Sweet drinks and foods alter genes in brain and cause many diseases

A high-fructose diet also leads to high blood glucose, triglycerides and insulin levels.

Fructose found in sweetened drinks, syrups, honey and foods sweetened with corn syrup causes changes to genes in the brain leading to a host of diseases from diabetes, cardiovascular disease, Alzheimer's disease and attention deficit hyperactivity disorder. Luckily an omega-3 fatty acid DHA seems to reverse these changes, but needs to be supplemented in diet.

The UCLA study found 900 genes altered by high fructose diet, of which two genes Bgn and Fmod, were the first genes to be affected. The two then set off a cascade effect altering hundred other genes.

The altered genes in mice are similar to those in humans and are the ones that regulate metabolism, cell communication and inflammation. Their alterations can lead to Parkinson's disease, depression, bipolar disorder, and other brain diseases, said Xia Yang, a senior author of the study and a UCLA assistant professor of integrative biology and physiology.

The team believes that Bgn and Fmod could be potential targets for new drugs to treat many of these ailments.

Fructose removes or adds a biochemical group to cytosine, one of the four nucleotides that make up DNA. This type of modification plays a critical role in turning genes "on" or "off."

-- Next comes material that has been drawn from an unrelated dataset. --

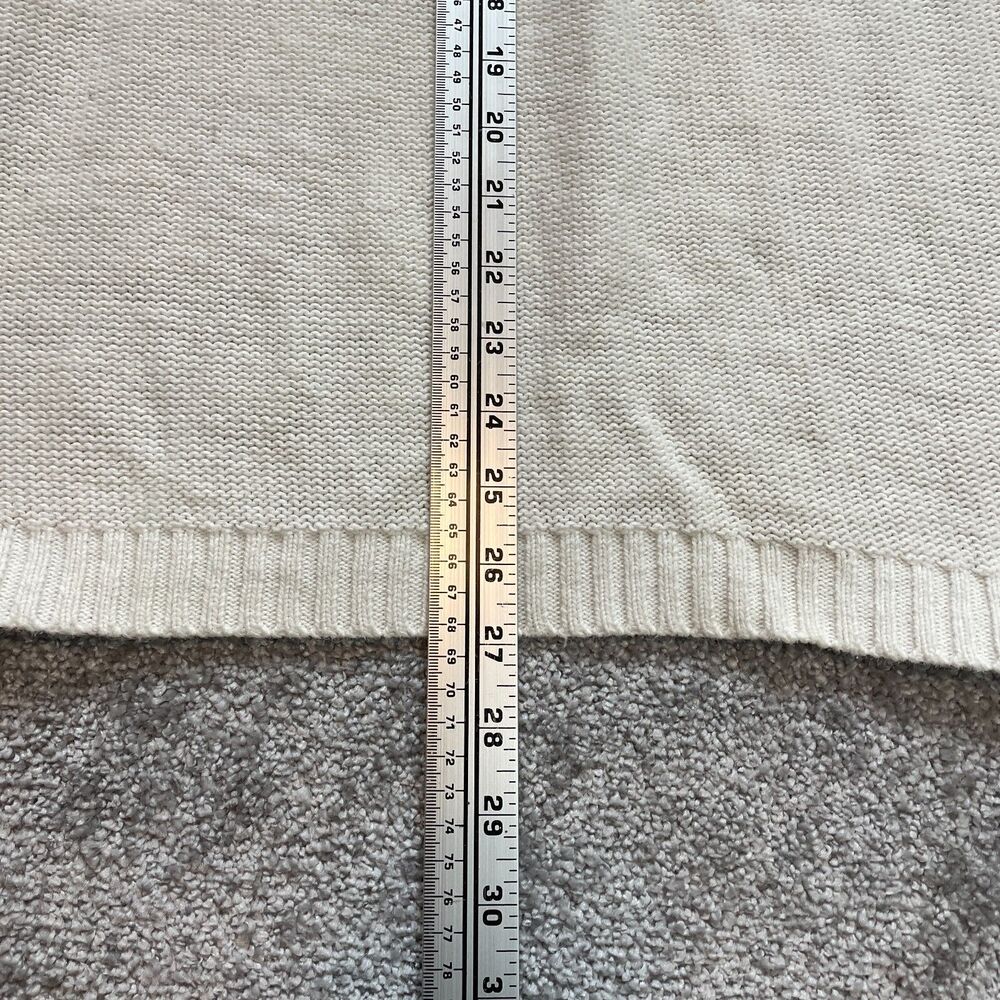 Elisabeth Liz Claiborne Cardigan Sweater Womens 3X White Blue Check Knit Vintage - Picture 11 of 13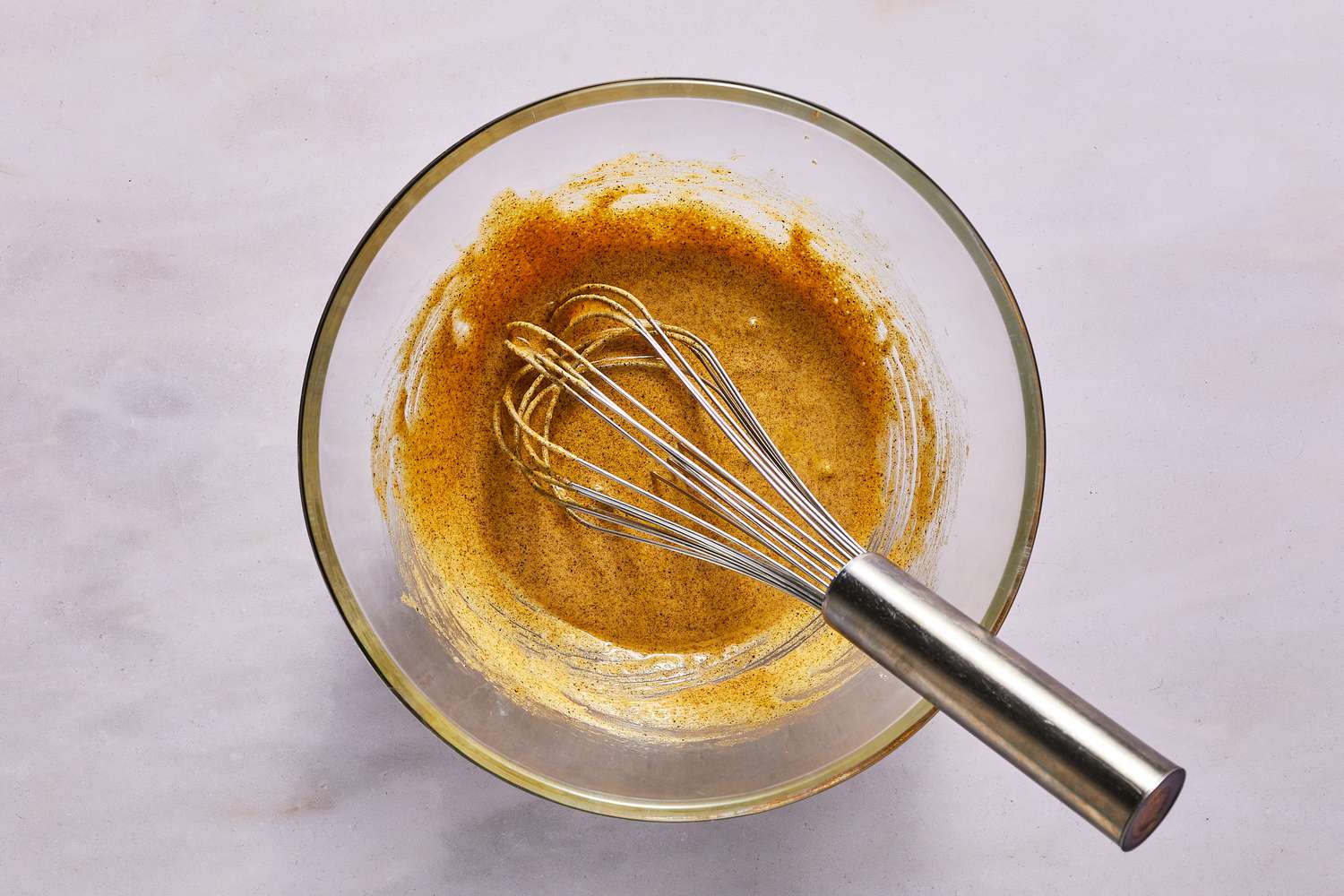 egg yolks whisked with other ingredients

On the other hand, the omega-3 fatty acid known as docosahexaenoic acid, or DHA, pushes not a few genes but the entire gene pattern back to normal. DHA that enhances learning and memory is present naturally in the membranes of our brain cells, but not in large quantities to help fight diseases.

"The brain and the body are deficient in the machinery to make DHA; it has to come through our diet," said Fernando Gomez-Pinilla, a UCLA professor of neurosurgery and of integrative biology and physiology, and co-senior author of the paper.

The long chain fatty acid DHA is abundant in wild salmon and, to a lesser extent, in other fish and fish oil, as well as walnuts, flaxseed, and fruits and vegetables. Fructose is also found is in most baby food and in fruit, although the fiber in fruit substantially slows the body's absorption of the sugar, Yang said.

The rat model
The researchers trained rats to escape from a maze, and then randomly divided the animals into three groups. One group drank water with an amount of fructose that would be roughly equivalent to a person drinking a liter of soda per day. The second group was given fructose water and a diet rich in DHA. The third received water without fructose and no DHA.

After the six weeks, the rats were put through the maze again. The animals that had been given only the fructose were slower in navigating than the rats that drank only water, indicating memory impairment. The rats that had been given fructose and DHA, however, showed very similar results to those that only drank water, suggesting that the DHA annulled fructose's harmful effects.

The rats on a high-fructose diet had much higher blood glucose, triglycerides and insulin levels than the other two groups, another reason why fructose should be avoided.

On sequencing more than 20,000 genes in the rats' brains, the team identified more than 700 altered genes in the hypothalamus and more than 200 altered genes in the hippocampus (which helps regulate learning and memory).

The research is published online in EBioMedicine, a journal published jointly by Cell and The Lancet.

Previous research led by Gomez-Pinilla found that fructose damages communication between brain cells and increases toxic molecules in the brain; besides diminishing the brain's ability to learn and remember information.

The paper's lead author is Qingying Meng, a postdoctoral scholar in Yang's laboratory.